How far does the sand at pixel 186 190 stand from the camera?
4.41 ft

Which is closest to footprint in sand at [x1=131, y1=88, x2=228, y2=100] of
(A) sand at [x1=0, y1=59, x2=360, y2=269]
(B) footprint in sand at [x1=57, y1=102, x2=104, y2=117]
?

┄┄┄┄┄┄

## AIM
Retype, character for character, the lines from the one containing "Which is closest" through the final line, including both of those lines.

## WRITTEN RESPONSE
Which is closest to footprint in sand at [x1=131, y1=88, x2=228, y2=100] of
(A) sand at [x1=0, y1=59, x2=360, y2=269]
(B) footprint in sand at [x1=57, y1=102, x2=104, y2=117]
?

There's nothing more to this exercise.